## Required task A:
Answer these questions from the bodybuilding passage below, marking each answer (i), (ii), (iii):
(i) What name does the passage give the recommendation it criticizes?
(ii) What would we do if that recommendation were taken to its logical extension?
(iii) What ongoing problem does the passage say the resulting misinformation is the root of?
## Required task B:
Condense the paragraph starting "If we take this nonsensical" in the bodybuilding passage below into a shorter version that keeps its main points.
## Required task C:
Write a continuation of the bodybuilding passage below, starting after its last sentence.

## Text segment:
If we take this nonsensical “Arnold-recommendation” to its logical extension, we’d just double-up on all our workouts. Why not? If simply working a muscle twice as often will stimulate growth where it was previously slow or absent – why not double-up on everything and get super yoked for the effort? Is the writer presupposing that doing so would cause systemic overtraining, but local muscular overtraining won’t occur when doing it for one muscle group? If so, that’s an unexplained assumption or a lack of willingness to think anything out in detail. And it creates the misinformation that’s the root of too many people’s ongoing frustration with natural bodybuilding.

## Recorded data:
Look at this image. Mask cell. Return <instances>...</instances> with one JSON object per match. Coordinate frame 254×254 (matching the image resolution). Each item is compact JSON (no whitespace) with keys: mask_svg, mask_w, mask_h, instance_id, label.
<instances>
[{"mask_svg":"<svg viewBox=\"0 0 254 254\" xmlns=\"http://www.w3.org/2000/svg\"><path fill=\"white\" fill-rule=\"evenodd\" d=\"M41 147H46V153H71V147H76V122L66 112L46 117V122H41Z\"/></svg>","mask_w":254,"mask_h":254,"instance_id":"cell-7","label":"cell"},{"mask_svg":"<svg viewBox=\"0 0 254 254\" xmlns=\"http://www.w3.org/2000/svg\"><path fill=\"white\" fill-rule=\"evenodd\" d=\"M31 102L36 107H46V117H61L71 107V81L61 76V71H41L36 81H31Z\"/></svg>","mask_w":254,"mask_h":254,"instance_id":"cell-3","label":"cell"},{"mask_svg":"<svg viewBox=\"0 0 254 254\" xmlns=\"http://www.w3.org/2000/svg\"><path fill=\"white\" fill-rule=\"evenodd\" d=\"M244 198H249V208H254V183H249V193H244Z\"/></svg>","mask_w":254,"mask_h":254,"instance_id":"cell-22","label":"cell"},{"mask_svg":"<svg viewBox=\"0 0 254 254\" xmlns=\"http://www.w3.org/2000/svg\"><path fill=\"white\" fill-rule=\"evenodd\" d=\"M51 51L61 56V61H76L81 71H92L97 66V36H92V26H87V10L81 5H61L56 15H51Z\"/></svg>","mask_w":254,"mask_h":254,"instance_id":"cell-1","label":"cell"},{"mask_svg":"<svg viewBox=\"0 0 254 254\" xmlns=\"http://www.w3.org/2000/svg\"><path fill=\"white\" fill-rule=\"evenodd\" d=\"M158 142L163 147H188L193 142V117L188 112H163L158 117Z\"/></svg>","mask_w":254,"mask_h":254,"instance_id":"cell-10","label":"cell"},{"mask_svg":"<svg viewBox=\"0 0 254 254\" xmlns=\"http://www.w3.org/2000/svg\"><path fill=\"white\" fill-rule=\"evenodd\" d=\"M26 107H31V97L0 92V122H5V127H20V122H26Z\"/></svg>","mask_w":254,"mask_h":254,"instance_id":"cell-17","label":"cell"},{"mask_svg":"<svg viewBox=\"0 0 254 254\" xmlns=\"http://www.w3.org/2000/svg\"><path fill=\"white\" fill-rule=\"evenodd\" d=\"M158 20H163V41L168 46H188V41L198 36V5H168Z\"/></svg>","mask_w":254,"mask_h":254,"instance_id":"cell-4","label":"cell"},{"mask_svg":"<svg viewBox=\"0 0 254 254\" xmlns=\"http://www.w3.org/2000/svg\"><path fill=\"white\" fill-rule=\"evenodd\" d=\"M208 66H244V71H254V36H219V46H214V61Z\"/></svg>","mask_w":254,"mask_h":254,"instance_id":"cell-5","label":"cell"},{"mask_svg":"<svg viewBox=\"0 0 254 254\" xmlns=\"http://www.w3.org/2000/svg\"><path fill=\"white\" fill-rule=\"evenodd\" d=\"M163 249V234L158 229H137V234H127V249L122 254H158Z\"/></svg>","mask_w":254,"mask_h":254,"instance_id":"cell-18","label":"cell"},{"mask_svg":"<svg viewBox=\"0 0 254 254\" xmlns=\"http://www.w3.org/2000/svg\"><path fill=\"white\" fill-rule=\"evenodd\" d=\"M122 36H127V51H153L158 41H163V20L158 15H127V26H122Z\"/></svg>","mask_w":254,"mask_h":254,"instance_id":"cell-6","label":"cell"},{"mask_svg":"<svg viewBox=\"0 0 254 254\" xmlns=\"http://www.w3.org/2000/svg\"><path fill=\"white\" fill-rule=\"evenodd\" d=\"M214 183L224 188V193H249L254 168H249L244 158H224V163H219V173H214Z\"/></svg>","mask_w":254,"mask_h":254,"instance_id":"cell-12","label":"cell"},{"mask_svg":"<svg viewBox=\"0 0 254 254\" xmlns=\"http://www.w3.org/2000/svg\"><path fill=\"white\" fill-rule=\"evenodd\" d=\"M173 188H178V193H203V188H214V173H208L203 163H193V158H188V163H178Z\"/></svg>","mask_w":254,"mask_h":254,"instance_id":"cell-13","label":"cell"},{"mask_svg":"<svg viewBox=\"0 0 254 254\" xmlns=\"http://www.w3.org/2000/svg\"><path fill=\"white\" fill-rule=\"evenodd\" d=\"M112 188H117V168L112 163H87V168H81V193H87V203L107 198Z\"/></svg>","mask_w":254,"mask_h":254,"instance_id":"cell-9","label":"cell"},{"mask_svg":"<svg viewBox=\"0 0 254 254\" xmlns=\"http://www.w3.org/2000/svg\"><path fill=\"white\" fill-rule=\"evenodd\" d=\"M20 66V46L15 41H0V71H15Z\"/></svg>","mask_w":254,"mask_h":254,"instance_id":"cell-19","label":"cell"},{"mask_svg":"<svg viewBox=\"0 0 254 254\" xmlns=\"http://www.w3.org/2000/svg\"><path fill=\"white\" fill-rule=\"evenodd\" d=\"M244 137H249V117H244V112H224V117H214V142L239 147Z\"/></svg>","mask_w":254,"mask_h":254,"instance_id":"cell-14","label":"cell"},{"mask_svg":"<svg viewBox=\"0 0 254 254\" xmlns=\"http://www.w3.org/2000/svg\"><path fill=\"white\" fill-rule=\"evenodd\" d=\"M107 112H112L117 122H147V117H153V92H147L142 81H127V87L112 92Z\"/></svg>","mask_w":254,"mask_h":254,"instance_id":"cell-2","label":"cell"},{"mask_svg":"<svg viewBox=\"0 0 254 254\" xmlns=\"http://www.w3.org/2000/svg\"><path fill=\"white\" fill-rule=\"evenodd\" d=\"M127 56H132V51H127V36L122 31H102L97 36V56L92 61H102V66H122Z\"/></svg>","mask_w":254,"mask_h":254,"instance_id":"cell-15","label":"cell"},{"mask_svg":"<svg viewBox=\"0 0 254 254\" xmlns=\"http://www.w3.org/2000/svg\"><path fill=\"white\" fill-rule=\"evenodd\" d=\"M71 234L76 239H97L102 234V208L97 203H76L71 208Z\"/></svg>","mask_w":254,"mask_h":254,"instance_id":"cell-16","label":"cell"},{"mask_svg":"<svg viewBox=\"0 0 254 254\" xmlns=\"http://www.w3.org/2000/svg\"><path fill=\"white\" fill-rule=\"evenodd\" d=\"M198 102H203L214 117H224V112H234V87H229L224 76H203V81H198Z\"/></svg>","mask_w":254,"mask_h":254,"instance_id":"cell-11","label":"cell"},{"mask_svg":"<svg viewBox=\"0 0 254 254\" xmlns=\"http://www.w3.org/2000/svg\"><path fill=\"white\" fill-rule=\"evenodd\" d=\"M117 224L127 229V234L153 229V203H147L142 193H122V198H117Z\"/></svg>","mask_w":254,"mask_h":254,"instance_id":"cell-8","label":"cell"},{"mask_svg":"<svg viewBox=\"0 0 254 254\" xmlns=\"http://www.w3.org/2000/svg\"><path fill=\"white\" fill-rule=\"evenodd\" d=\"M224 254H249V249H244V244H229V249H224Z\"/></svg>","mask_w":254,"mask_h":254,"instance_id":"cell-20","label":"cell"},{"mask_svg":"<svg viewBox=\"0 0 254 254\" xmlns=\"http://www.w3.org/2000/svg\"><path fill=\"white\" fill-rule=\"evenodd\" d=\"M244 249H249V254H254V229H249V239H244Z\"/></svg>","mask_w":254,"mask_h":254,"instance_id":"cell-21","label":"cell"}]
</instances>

## Written response A:
(i) The "Arnold-recommendation"
(ii) Double up on all our workouts
(iii) Too many people's ongoing frustration with natural bodybuilding

## Written response B:
Taken to its logical extension, the "Arnold-recommendation" would have us double up on every workout: if training a muscle twice as often spurs growth where it was slow or absent, why not do it for everything? Perhaps the writer assumes this would cause systemic overtraining while working a single muscle group more often would not cause local overtraining. If so, that assumption is unexplained or reflects an unwillingness to think things through. It creates misinformation that lies at the root of many people's ongoing frustration with natural bodybuilding.

## Written response C:
Frankly, I don’t know how these guys stay in business. With the exception of some decent recipes and a few good articles on proper exercise form, they’re practically devoid of no-nonsense muscle building information that wouldn’t have a trainee hitting a progress plateau within a short time. They plaster their pages with drug-built bodybuilders and then have the audacity to manipulate the digital photography in order to accentuate the muscularity of their cover models. It was bad enough when I used to get my bodybuilding information from those pages; It’s worse now, twenty years later.
My advice: If you gain workout motivation from looking at the photos in these magazines, I can’t say there’s anything wrong with that. Just make sure to peruse the muscle building advice surrounding those photos with your rational faculy fully plugged in.